### Text extract
Hi all! It's been a crazy week on this end, but I'd like to usurp my own blog and leave the summation of what all has been happening for a later post. Today I'd like to introduce you to an upcoming author who I enjoy a great deal, Ms. Kathleen Collins.

Kathleen has been a part of RWA Chapter activities with me, she's a great leader, and even better in the writing department. She has a broad background, and I've asked her to share some of the things that has led her to where she is today.

So, with that said, Kathleen, tell everyone a little about yourself – what genre you write in, how long you’ve been writing, what do you do in your non-writing time?

KC: I write in a lot of genres. The book I have out on submission is an urban fantasy, I’m also working on a romantic fantasy and a short scifi piece. I wrote my first story in kindergarten and never stopped. I can’t imagine ever not writing. When I’m not writing I’m spending time with my friends or family, reading or crafting.

As you've grown up, and life has taken you down adulthood, how did you come to the decision that you wanted to write, or maintain the hobby you started at such a young age? And, how did you determine what genre best fit you?

KC: I don’t know that I really made the decision. It’s something that I really can’t decide not to do so the only option is to do it. It is almost impossible for me to focus if I go any length of time without writing because I’m writing in my head even if it’s not going on paper. All that stuff floats around in my head and I start to run out of room. I like any genre where there is an element of the unreal – paranormal, fantasy, scifi. I like to be able to twist reality, to make my own rules.

I am so with you there, on all of what you said. I share that sickness -- writing even though I'm not technically punching keys. And the ability to craft your own version of reality is one of the most freeing things I've found in writing. So I'm with you 100%!

What steps did you take to get to where you are now, and which do you think was the most important?

KC: I’ve participated in several crit groups, edited for a small press, got an English Lit degree from ISU. I think the most important thing I did though was to socialize and connect with other writers. They’re really the only ones that are going to understand what you’re going through at every stage of the process. It’s important to have that sounding board.

Again, I concur. There are many people who support me, but sometimes it's just refreshing to have writers in your life. I think we're the only people who can share our collective madness. Laugh!

What’s your favorite thing about being an author?

KC: The freedom to create worlds with the rules I want. If I want a world where JFK lived for example, all I have to do is write it.

JFK alive... the question is... did Marilyn survive with him?

What’s the most challenging thing about being an author?

KC: Finding the time to write. I work full time and have a husband and two young children. It’s a real balancing act to find the time to write, and it’s something I’m still working on. Eventually I hope to have a routine that really works.

You'll find one. Of all the things I know about you, it's your commitment to the things you believe in and hold close. I've not witnessed anything you've done half-way, and as dedicated to writing as you are, you'll find a way to make that routine work.
######
# Tasks:
• a. Quote the author interview word for word from "Kathleen has been" to "she is today.".
• b. Extend the author interview, picking up right after its final sentence.
The rows that follow are separate material, unrelated to the author interview.
### Information provided
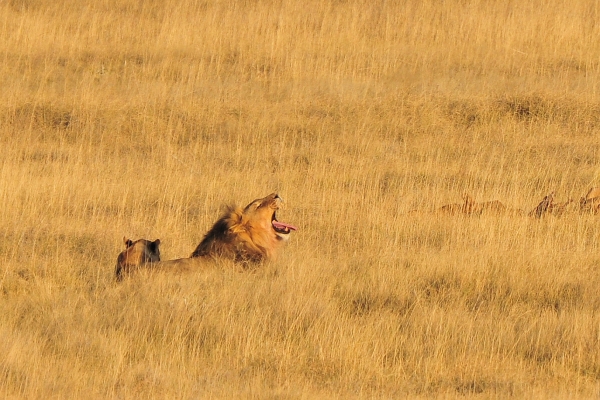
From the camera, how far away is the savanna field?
17.0ft

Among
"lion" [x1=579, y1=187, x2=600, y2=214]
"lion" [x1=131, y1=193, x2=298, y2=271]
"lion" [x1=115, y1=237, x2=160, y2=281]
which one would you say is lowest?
"lion" [x1=115, y1=237, x2=160, y2=281]

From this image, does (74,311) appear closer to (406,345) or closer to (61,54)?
(406,345)

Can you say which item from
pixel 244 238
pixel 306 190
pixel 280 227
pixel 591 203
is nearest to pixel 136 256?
pixel 244 238

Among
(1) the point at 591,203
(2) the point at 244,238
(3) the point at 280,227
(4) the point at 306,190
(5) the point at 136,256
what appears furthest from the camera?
(4) the point at 306,190

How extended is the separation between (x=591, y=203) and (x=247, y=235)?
289 centimetres

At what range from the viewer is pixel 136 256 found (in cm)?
646

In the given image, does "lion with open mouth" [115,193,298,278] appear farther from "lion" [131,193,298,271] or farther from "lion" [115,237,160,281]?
"lion" [115,237,160,281]

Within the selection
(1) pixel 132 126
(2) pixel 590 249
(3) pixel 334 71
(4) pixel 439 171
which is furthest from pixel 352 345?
######
# Answers for the exercise:
• a.
Kathleen has been a part of RWA Chapter activities with me, she's a great leader, and even better in the writing department. She has a broad background, and I've asked her to share some of the things that has led her to where she is today.

• b.
In three sentences or less, tell us what you’re currently working on. What makes you love this particular project?

KC: I am working on an urban fantasy called Possession. At its core it’s about a woman risking everything for the man she loves. It doesn’t get any better than that. I love this story because it’s about my heroine. It’s her journey and I love to watch her take it.

Tell us one story related to your writing endeavors. Amuse us, make us cry, make us cringe or make us smirk – your choice.

KC: When I was in eighth grade I wrote my first book. It was a horror novel in the vein of RL Stine or Christopher Pike. When I was 17 MTV was having a writing contest and the winner got their book published. Yes, I submitted my sad, sad little book. All 28,000 words of it. But I’d made the font real big and fixed the spacing so it was the right length. *head desk* I was so naïve.

Laugh! Oh my -- the things we've done before we learned the "rules". But, that's particularly inspiring that you did something like that at such a young age. I'd have been terrified. It's also indicative to your drive, and something folks should keep in mind -- never, never be afraid to go out on a limb when it comes to publication.

What is the best piece of advice that you’ve ever received about writing, and the pursuit of publication?

KC: Don’t give up, it’s all a matter of taste and timing.

What would you advise authors who are working toward publication?

KC: Step back. From your work, from the internet, from everything if you need to. Don’t allow yourself to become so overwhelmed that you lose your focus, it’s easy to do.

Awesome advice and one I should probably listen to this week. Thank you for the reminder!

Last but not least, is there a place we can keep up with your publication endeavors?

KC: Sure! My website is www.kathleencollins.net. I am trying to get better at updating my blog, but that requires time and I’ve already mentioned how hard that is to come by. :)

Okay everyone -- bookmark that site! For those of you also traveling the publication journey, she shares her experiences on her blog too, and there's some really good stuff there.

Kathleen, thank you for stopping in and sharing your thoughts. I wish you the utmost of success, and hope that you'll come back to keep us updated as things go along. You're welcome any time you have a free moment to compose!



Labels: , ,

1 Response so far.

  1. Nice interview ladies. Kathy I miss you around HeRA. Glad things are going well. I bookmarked your site, so I will keep an eye on you. Take care.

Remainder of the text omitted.